↓↓↓

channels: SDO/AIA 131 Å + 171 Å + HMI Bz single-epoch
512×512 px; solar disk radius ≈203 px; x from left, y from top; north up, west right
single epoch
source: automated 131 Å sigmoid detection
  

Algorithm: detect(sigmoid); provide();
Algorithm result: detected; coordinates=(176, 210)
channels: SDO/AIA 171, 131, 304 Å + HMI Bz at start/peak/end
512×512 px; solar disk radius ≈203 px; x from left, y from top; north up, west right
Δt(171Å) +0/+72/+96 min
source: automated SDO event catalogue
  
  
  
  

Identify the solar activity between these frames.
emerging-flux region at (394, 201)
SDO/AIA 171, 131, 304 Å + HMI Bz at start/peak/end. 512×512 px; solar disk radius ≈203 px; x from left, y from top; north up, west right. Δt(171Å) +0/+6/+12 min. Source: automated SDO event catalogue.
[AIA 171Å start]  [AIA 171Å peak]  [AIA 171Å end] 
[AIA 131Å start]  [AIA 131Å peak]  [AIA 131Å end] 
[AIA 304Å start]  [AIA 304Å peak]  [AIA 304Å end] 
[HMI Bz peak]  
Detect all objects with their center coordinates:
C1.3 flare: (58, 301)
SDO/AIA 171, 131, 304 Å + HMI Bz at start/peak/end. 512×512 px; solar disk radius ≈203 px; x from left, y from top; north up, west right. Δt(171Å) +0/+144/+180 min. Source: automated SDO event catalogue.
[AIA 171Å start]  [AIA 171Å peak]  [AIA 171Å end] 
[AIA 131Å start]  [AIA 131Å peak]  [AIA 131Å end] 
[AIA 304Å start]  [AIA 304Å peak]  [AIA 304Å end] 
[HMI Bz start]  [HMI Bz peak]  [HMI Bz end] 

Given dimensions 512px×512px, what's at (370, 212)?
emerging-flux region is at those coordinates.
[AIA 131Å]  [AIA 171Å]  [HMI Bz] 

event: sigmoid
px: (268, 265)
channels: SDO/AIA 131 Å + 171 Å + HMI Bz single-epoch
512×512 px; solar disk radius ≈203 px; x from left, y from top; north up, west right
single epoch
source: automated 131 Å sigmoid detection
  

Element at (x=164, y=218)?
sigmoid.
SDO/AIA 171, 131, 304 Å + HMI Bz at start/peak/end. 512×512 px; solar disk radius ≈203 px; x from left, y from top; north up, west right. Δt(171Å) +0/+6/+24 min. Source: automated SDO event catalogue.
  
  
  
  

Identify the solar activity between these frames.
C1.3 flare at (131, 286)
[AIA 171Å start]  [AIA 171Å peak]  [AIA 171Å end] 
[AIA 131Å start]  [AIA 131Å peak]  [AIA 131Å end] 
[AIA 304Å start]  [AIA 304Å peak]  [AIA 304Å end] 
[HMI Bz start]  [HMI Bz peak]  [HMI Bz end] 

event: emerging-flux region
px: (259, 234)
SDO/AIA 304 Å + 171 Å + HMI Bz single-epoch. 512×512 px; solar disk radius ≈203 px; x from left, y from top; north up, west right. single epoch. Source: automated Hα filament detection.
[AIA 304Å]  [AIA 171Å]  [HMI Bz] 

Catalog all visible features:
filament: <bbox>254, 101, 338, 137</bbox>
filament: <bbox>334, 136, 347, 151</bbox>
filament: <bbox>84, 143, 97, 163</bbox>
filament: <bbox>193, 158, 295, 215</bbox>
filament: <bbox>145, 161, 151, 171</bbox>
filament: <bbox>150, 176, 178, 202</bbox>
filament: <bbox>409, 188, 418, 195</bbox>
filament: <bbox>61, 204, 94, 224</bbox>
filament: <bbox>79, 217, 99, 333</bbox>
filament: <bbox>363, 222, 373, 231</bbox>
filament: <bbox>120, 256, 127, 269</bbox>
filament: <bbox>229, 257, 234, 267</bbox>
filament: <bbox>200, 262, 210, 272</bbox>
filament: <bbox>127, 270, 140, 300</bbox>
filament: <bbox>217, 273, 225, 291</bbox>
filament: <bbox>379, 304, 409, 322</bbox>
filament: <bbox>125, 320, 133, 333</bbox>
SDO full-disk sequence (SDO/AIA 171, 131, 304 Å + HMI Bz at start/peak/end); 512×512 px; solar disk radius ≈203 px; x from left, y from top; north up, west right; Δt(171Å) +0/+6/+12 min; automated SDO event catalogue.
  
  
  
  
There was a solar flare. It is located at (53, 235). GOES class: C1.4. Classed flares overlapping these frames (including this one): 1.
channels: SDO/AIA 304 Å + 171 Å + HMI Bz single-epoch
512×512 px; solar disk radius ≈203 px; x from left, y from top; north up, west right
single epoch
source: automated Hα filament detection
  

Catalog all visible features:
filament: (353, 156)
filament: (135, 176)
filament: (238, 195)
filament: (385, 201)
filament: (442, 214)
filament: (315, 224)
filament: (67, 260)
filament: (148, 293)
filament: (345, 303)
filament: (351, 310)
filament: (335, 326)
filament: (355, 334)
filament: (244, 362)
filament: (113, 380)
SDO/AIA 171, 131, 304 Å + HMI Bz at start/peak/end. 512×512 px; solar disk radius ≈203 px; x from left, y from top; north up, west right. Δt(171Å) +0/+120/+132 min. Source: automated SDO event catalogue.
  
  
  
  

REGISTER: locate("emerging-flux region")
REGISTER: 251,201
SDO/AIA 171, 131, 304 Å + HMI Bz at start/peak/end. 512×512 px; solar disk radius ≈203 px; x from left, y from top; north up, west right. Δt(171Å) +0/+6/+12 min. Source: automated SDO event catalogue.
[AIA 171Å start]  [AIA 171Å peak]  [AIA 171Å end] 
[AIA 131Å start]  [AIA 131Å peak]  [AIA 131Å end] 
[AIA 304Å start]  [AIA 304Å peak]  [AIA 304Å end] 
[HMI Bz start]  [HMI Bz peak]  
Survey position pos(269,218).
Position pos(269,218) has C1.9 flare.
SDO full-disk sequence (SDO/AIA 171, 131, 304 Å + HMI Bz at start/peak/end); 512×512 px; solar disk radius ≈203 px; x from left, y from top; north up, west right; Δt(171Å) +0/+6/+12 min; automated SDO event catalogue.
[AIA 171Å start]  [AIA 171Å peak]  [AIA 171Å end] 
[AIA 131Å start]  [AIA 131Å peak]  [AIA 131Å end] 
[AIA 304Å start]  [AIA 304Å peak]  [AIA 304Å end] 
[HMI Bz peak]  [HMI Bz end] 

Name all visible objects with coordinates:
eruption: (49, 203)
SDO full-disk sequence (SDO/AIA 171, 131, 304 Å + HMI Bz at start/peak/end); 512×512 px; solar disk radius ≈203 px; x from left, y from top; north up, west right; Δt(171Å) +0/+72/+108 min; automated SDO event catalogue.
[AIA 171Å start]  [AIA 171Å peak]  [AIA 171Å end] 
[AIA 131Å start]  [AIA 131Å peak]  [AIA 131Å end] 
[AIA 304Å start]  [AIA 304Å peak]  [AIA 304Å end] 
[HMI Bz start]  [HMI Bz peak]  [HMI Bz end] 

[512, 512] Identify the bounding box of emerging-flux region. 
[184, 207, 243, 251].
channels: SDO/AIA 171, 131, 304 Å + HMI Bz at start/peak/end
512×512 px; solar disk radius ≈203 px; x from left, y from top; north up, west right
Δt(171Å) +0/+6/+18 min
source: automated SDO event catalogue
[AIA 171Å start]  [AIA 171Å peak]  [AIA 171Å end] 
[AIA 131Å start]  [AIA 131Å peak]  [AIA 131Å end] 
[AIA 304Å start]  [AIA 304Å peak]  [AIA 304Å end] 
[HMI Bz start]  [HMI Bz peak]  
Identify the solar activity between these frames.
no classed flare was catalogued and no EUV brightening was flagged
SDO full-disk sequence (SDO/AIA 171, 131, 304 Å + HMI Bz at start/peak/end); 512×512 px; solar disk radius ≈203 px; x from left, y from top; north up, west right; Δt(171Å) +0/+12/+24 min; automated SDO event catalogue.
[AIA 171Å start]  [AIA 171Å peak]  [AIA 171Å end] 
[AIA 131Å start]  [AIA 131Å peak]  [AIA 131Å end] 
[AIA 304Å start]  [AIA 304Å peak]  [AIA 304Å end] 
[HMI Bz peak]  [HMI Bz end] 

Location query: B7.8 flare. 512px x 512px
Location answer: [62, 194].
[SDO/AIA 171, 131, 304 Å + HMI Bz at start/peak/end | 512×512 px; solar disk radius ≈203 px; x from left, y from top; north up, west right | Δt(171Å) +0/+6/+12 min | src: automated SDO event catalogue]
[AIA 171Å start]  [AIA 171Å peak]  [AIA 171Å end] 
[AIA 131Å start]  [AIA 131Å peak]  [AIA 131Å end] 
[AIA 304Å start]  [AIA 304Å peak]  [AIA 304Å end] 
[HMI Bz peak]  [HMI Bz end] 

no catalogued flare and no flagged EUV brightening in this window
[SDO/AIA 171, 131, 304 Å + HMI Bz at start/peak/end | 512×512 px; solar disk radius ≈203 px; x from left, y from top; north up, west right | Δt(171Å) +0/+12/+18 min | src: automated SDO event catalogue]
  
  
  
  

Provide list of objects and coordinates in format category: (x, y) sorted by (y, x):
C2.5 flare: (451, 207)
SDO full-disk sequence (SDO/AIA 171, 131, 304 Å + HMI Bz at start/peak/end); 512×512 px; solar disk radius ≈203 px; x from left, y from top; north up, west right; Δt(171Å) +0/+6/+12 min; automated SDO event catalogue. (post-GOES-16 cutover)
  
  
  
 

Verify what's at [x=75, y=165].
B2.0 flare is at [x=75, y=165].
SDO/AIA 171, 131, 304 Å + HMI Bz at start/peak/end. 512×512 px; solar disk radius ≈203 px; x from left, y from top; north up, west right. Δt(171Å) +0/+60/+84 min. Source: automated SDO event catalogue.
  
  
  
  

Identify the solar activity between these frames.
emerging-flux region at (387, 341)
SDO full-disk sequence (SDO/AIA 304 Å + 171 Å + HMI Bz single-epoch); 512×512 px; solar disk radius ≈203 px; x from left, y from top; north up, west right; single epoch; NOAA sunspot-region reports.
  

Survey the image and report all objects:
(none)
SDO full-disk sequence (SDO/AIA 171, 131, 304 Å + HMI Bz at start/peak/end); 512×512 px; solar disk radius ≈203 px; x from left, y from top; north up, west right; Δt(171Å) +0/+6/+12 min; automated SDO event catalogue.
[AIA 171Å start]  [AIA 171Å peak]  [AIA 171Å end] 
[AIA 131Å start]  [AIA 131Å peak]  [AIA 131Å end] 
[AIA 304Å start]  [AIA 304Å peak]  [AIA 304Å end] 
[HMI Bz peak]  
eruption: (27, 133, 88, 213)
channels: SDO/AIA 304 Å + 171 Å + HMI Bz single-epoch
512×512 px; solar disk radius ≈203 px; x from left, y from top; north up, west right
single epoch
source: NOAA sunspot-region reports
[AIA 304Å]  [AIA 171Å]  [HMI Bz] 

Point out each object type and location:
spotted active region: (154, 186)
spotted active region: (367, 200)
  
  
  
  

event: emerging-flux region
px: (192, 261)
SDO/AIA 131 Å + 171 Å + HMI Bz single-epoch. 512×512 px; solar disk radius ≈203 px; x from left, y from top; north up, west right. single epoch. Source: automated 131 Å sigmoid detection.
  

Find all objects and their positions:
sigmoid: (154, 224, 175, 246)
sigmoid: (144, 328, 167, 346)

↑↑↑

§ **Work item**: Restate the listing word for word, but only from its first line through the line with "emerging-flux region at (394, 201)", keeping both end lines.

§ **Written response**:
channels: SDO/AIA 131 Å + 171 Å + HMI Bz single-epoch
512×512 px; solar disk radius ≈203 px; x from left, y from top; north up, west right
single epoch
source: automated 131 Å sigmoid detection
  

Algorithm: detect(sigmoid); provide();
Algorithm result: detected; coordinates=(176, 210)
channels: SDO/AIA 171, 131, 304 Å + HMI Bz at start/peak/end
512×512 px; solar disk radius ≈203 px; x from left, y from top; north up, west right
Δt(171Å) +0/+72/+96 min
source: automated SDO event catalogue
  
  
  
  

Identify the solar activity between these frames.
emerging-flux region at (394, 201)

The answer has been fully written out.